Although it's still possible that the volume is proportional to the volume of original. I haven't checked it.
If you want to check it you should use barycentric coordinates with respect to vertices of your tetrahedron. Let's call it $x_1 x_2 x_3 x_4$. Non-normalized coordinates of some point $p$ are the signed volumes of tetrahedrons $V(p,x_2,x_3,x_4), V(x_1,p,x_3,x_4), V(x_1,x_2, p,x_4), V(x_1,x_2,x_2,p)$. The sign of the first coordinate depends on which side of hyperplane spanned by $x_2,x_3,x_4$ point $p$ sits. And the same for other coordinates.
If $p$ is excenter then the distance from it to any hyperplane spanned by a face is the same since it's the radius of ex-sphere. So you have $|V(x_1,p,x_3,x_4)| = rS(x_1,x_3,x_4)|$, where $S$ is a usual non-signed area.

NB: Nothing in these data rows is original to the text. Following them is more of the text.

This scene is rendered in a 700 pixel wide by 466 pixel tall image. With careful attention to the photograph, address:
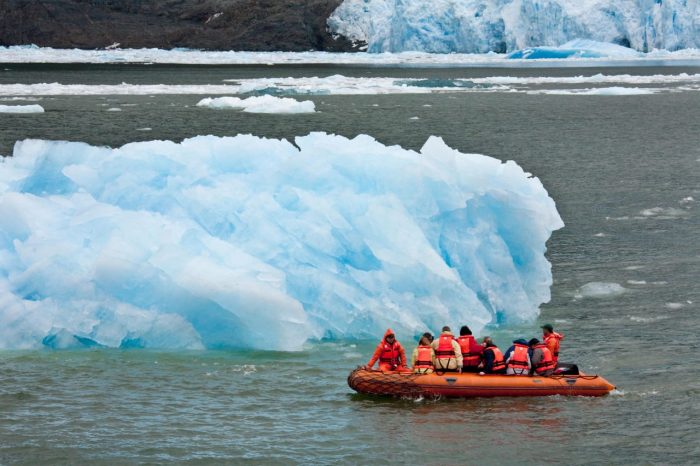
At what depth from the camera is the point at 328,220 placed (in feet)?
50.0

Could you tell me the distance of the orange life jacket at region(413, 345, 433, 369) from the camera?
13.0 meters

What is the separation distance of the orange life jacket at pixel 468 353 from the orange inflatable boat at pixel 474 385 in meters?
0.32

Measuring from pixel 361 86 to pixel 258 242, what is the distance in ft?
141

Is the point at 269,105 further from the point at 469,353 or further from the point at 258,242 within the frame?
the point at 469,353

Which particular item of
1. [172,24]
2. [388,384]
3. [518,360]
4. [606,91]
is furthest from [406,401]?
[172,24]

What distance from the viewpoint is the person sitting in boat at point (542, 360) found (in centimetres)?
1327

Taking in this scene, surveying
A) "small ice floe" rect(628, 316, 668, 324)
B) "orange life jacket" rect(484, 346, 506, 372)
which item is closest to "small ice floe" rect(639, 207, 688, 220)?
"small ice floe" rect(628, 316, 668, 324)

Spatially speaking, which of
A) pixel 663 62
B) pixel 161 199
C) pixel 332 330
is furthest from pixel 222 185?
pixel 663 62

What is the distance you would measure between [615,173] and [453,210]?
556 inches

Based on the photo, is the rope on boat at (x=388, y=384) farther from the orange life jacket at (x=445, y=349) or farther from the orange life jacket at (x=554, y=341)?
the orange life jacket at (x=554, y=341)

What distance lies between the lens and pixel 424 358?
12984 millimetres

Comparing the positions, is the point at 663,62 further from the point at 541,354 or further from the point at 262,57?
the point at 541,354

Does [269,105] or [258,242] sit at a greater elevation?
[258,242]

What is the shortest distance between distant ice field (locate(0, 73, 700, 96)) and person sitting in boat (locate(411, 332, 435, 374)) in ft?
125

Putting this all together we get that that non-normalized barycentric coordinates of an excenter $I_1$ are $(-S(x_2,x_3,x_4): S(x_1,x_3,x_4): S(x_1,x_2,x_4): S(x_1,x_2,x_3)).$ And to get normalized you should divide each by the sum of coordinates so the new sum equals to $1$.
If you do it for a right tetrahedron you get $(-1/2, 1/2, 1/2, 1/2)$. I will not write the general case.
The centroid of $(x_2, x_3, x_4)$ has coordinates $(0, 1/3, 1/3, 1/3)$. So if we reflect $I_1$ with respect to it you get $(1/2, 1/6, 1/6, 1/6)$ lets call this point $I^*_1$. $I^*_1$ is closer to the center of the original tetrahedron than the vertices of the original polyhedron. So the right polyhedron with vertices $I^*_1, I^*_2, I^*_3, I^*_4$ will be smaller than the original one.
If you want to compute volume of $I^*_1, I^*_2, I^*_3, I^*_4$ in the general case than you just have to organize normalized coordinates of $I^*_1, I^*_2, I^*_3, I^*_4$ in a matrix, compute determinant and I think this will be $V(I^*_1, I^*_2, I^*_3, I^*_4)/V(x_1,x_2,x_3,x_4)$.